Exercise description:
Go through the listing below and write out exactly the lines from the one that mentions "Pompeii forum and" through the one that mentions "der Wasserrettung DLRG", minus the pictures.

Raw data:
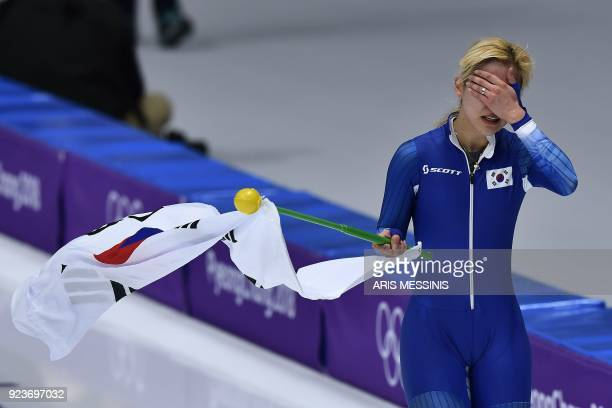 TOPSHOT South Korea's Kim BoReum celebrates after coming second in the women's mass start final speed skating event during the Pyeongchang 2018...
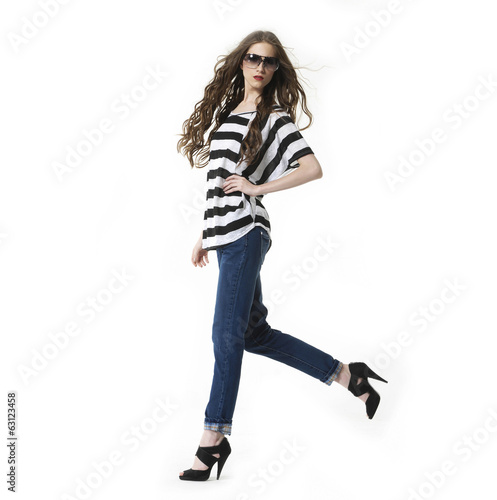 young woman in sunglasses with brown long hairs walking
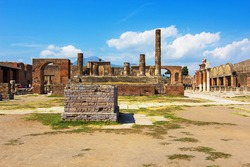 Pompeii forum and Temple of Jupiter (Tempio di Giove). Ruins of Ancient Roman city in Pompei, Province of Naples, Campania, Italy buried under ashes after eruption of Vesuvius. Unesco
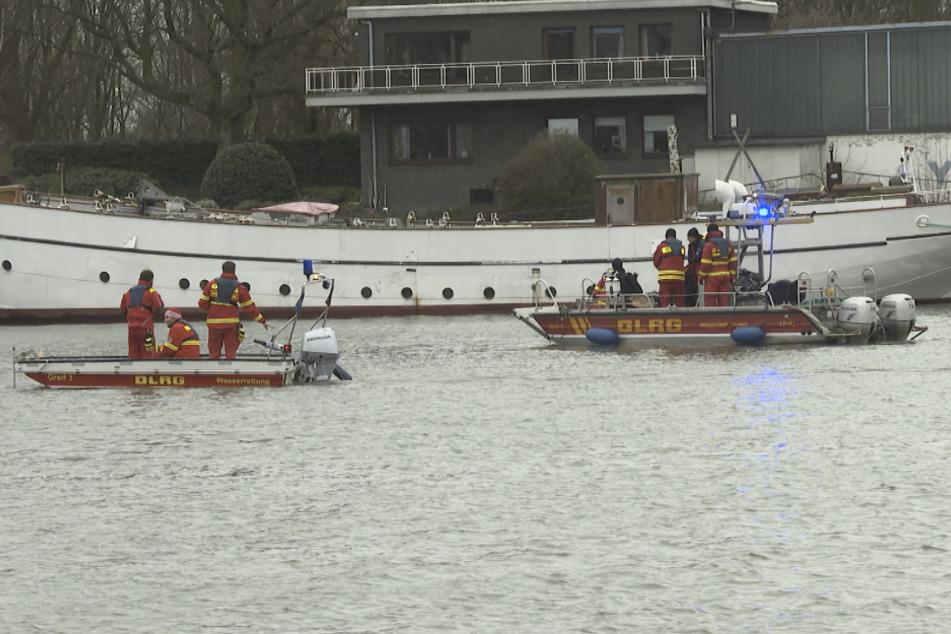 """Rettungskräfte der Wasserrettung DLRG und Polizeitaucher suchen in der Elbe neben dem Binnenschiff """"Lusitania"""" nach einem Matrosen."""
---
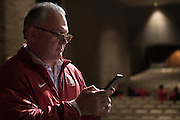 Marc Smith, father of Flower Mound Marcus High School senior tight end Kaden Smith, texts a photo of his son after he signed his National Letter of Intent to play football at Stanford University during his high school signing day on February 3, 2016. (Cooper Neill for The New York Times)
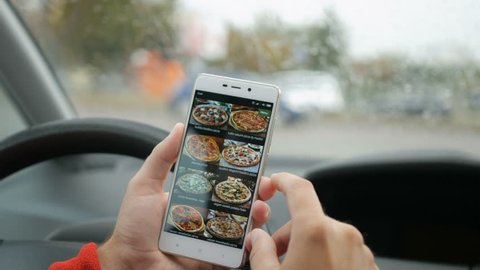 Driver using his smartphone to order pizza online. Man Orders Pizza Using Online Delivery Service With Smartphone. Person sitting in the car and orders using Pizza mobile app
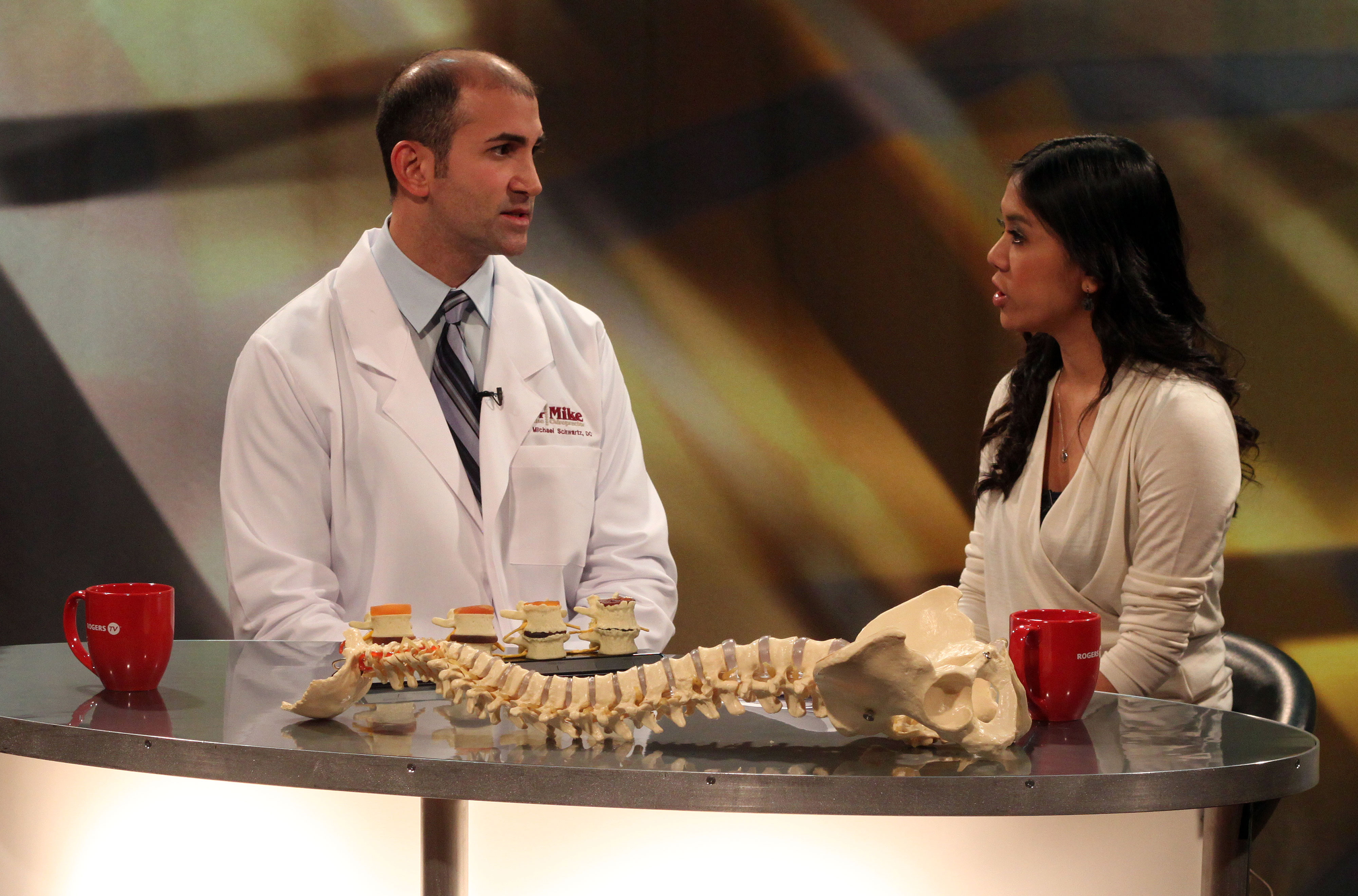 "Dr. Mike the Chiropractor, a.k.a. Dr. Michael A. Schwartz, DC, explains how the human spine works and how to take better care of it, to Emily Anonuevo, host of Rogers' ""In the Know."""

Task result:
 Pompeii forum and Temple of Jupiter (Tempio di Giove). Ruins of Ancient Roman city in Pompei, Province of Naples, Campania, Italy buried under ashes after eruption of Vesuvius. Unesco
 """Rettungskräfte der Wasserrettung DLRG und Polizeitaucher suchen in der Elbe neben dem Binnenschiff """"Lusitania"""" nach einem Matrosen."""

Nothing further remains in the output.